Prüfe anhand des Forenthreads unten, ob die folgenden Aussagen stimmen, und antworte jeweils mit Ja oder Nein samt den entscheidenden Worten als wörtlichem Zitat. 1. Ein emerge unmerge lässt die Konfigurationsdateien unangetastet. 2. Der Fragesteller weiß bei allen Dateien in /etc, zu welchem Paket sie gehören. 3. Das Skript cruft findet Dateien, die zu keinem installierten Paket gehören.

TEXTAUSZUG —
━━━━━━━━

# Überflüssige Konfigurationsdateien erkennen

## TheSmallOne

Hallo, 

also so wie ich das sehe ist es ja wohl so, dass ein emerge unmerge <paketname> zwar alle Binaries, Dokus, Libraries e.t.c. entfernt, die Konfigurationsdateien aber nicht anrührt... kann ja sein, dass man die nochmal braucht.

Nun ist es aber so, dass ich wenn ich nun in mein /etc Verzeichniss schaue, Unmengen an Dateien sehe, von denen ich bei einigen ziemlich sicher weiß, dass ich sie nicht mehr brauche, bei anderen hingegen weiß ich nichtmal zu welchem Paket sie gehören...

Gibt es irgendeinen Befehl, mit dem emerge bei einem unmerge auch Konfigurationsdateien entfernt, oder besser ein Programm, welches /etc nach unnötigen Dateien durchsucht?

----------

## Lenz

Hol' dir das script cruft, gibt's hier im Forum, einfach mal suchen. Das findet dir Dateien die zu keinem der installierten Paketen gehört.

━━━━━━━━

UNBEARBEITETE LISTE —

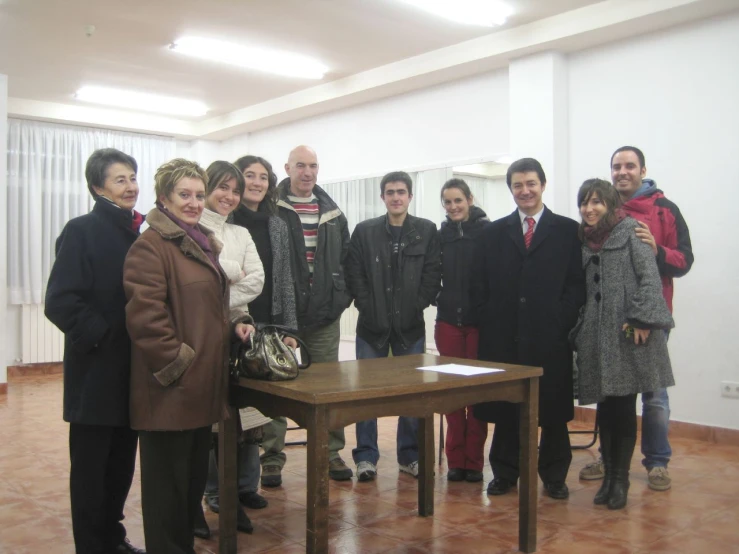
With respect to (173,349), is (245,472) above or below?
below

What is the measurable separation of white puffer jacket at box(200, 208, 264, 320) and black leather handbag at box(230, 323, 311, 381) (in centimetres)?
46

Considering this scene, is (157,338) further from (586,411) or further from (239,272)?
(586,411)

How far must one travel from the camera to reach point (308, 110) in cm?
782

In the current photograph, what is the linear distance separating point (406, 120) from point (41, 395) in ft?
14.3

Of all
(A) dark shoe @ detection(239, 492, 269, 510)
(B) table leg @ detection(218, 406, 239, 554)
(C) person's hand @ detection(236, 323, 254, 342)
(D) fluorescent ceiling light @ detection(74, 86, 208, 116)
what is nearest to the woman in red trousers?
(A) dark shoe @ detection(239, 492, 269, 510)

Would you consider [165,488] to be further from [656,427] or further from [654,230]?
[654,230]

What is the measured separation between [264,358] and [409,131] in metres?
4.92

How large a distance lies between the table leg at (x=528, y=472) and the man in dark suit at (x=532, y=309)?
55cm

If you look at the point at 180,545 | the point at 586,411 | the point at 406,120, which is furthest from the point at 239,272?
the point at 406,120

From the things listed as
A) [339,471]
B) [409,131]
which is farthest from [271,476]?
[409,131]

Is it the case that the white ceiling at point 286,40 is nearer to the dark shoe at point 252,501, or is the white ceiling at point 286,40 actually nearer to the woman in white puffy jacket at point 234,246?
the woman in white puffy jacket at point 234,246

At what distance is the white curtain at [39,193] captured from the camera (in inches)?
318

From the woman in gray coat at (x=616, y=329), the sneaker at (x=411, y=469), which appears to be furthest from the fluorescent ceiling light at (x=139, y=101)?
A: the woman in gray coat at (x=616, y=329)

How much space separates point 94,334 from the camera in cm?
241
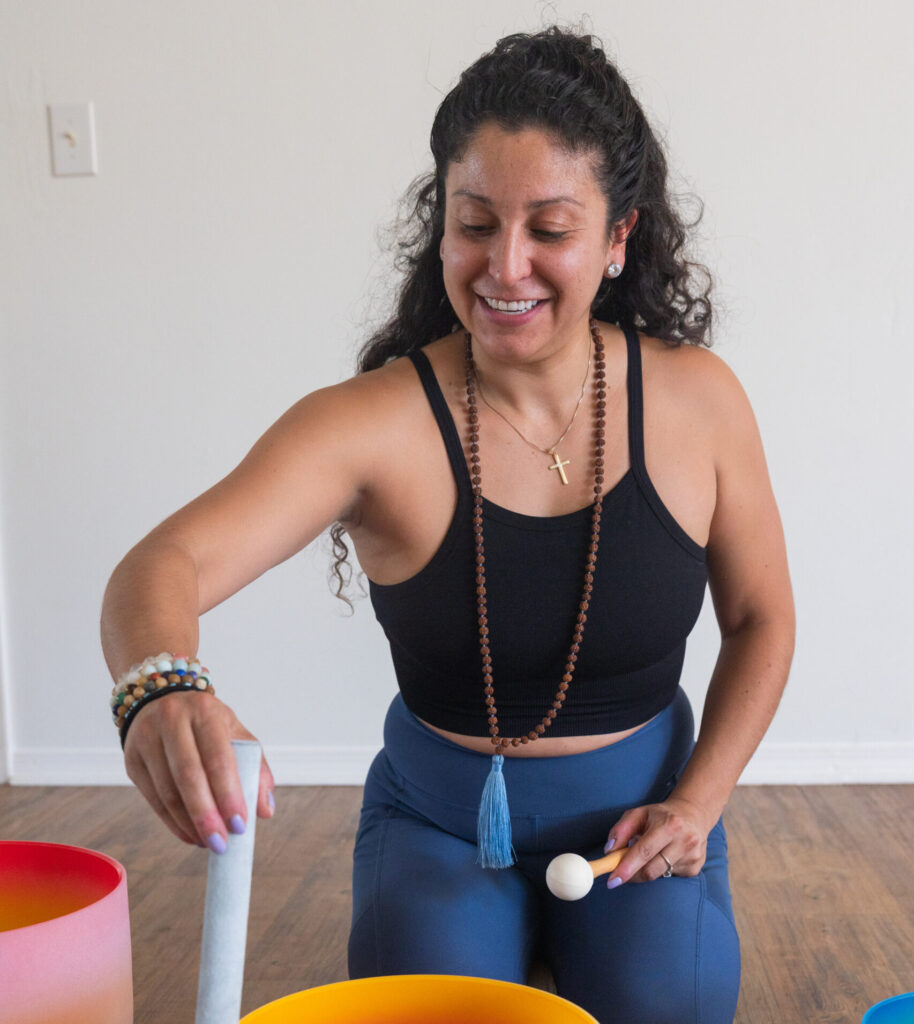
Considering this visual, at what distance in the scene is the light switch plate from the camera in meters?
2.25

━━━━━━━━

RICHTIGE ANTWORT —
1. Ja: „die Konfigurationsdateien aber nicht anrührt“
2. Nein: „bei anderen hingegen weiß ich nichtmal zu welchem Paket sie gehören“
3. Ja: „Das findet dir Dateien die zu keinem der installierten Paketen gehört.“